Hard

题目描述

给你一个回文字符串 s 和一个整数 k

返回 s 的第 k 小字典序回文排列。如果不同的回文排列少于 k 个,返回空字符串。

注意:产生相同回文字符串的不同重排被视为相同,只计算一次。

示例 1:

输入:s = "abba", k = 2
输出:"baab"

解释:
"abba" 的两个不同回文重排是 "abba" 和 "baab"。
按字典序,"abba" 在 "baab" 之前。

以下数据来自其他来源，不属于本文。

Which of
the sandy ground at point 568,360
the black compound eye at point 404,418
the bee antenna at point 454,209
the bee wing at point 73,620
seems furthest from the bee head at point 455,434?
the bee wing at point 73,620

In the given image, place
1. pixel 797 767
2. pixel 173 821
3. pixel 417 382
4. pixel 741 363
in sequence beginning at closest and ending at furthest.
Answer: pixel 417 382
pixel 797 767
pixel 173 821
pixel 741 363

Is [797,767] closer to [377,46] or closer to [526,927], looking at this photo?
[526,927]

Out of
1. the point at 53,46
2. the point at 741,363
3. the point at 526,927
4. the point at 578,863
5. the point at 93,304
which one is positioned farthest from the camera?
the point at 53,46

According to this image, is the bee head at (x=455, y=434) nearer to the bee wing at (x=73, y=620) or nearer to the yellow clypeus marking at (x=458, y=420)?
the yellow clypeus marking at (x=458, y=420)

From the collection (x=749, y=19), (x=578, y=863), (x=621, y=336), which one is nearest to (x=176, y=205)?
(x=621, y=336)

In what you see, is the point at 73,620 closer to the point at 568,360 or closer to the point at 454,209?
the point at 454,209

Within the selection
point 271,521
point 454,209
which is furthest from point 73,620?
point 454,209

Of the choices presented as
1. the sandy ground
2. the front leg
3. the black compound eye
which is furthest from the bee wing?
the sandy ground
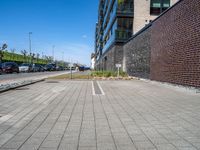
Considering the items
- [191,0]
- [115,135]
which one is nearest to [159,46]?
[191,0]

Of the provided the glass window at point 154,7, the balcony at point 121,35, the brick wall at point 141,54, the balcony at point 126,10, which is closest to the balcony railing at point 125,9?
the balcony at point 126,10

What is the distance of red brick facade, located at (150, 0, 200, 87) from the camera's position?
470 inches

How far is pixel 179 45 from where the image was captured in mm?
13984

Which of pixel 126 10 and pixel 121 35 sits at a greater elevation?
pixel 126 10

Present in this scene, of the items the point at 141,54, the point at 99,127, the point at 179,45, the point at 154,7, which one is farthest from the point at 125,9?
the point at 99,127

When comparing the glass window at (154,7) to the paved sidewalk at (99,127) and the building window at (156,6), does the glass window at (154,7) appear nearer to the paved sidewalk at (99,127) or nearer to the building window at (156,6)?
the building window at (156,6)

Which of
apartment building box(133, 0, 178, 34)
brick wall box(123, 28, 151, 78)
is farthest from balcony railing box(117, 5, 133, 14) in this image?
brick wall box(123, 28, 151, 78)

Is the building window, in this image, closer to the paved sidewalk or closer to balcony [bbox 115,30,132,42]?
balcony [bbox 115,30,132,42]

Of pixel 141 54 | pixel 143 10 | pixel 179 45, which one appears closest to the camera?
pixel 179 45

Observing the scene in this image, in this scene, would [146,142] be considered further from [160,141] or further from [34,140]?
[34,140]

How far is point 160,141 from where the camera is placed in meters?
4.46

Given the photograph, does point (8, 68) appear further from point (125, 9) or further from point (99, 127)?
point (99, 127)

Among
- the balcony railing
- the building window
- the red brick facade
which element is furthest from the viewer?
the building window

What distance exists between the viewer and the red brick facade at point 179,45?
11.9m
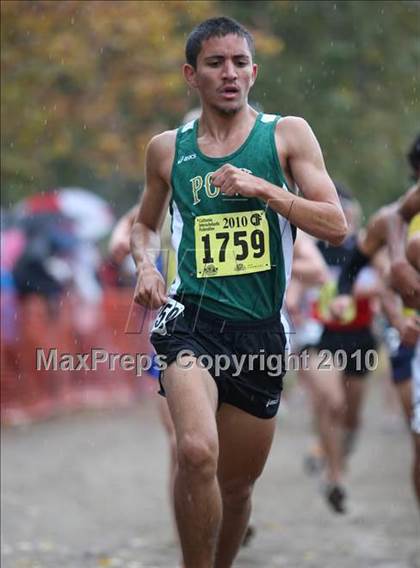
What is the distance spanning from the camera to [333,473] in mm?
9805

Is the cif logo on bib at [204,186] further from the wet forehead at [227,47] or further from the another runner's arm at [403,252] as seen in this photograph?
the another runner's arm at [403,252]

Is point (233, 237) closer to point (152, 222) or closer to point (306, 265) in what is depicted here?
point (152, 222)

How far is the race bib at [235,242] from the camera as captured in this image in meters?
5.49

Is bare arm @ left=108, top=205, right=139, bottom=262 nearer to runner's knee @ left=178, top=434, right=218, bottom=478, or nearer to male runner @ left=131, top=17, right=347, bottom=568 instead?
male runner @ left=131, top=17, right=347, bottom=568

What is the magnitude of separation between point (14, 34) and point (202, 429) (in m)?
7.10

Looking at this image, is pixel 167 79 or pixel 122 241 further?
pixel 167 79

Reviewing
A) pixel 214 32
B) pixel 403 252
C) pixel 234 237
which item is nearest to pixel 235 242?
pixel 234 237

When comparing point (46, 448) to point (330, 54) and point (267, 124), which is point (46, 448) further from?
point (267, 124)

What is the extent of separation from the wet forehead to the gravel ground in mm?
2978

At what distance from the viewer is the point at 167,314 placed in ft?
18.4

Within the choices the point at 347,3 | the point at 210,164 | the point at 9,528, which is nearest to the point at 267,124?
the point at 210,164

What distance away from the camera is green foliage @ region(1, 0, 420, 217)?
1271 centimetres

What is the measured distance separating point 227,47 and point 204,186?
539 mm

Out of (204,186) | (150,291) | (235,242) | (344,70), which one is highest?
(204,186)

由于 k = 2,输出是 "baab"。

示例 2:

输入:s = "aa", k = 2
输出:""

解释:
只有一个回文重排:"aa"。
由于 k = 2 超过了可能重排的数量,输出空字符串。

示例 3:

输入:s = "bacab", k = 1
输出:"abcba"

解释:
"bacab" 的两个不同回文重排是 "abcba" 和 "bacab"。
按字典序,"abcba" 在 "bacab" 之前。由于 k = 1,输出是 "abcba"。

约束条件:

  • 1 <= s.length <= 10^4
  • s 由小写英文字母组成
  • s 保证是回文的
  • 1 <= k <= 10^6

解题思路

这道题需要找到回文字符串的第 k 小字典序排列。关键思路如下:

核心观察:

  1. 对于回文字符串,只需要确定前一半字符,后一半由对称性决定
  2. 统计每个字符的频率,用频率的一半来构造前半部分
  3. 使用组合数学计算每个位置选择特定字符后的排列数量

算法步骤:

  1. 统计字符频率,计算前半部分长度 len = n/2
  2. 对于前半部分的每个位置,从小到大尝试每个可用字符
  3. 计算选择当前字符后剩余位置的排列数(使用多项式系数)
  4. 如果排列数 ≥ k,选择该字符;否则减去排列数继续尝试下一个字符
  5. 构造完前半部分后,利用对称性生成完整回文

组合数学关键: 使用多项式系数计算排列数:n! / (c1! × c2! × ... × cm!),其中 ci 是字符 i 的剩余数量。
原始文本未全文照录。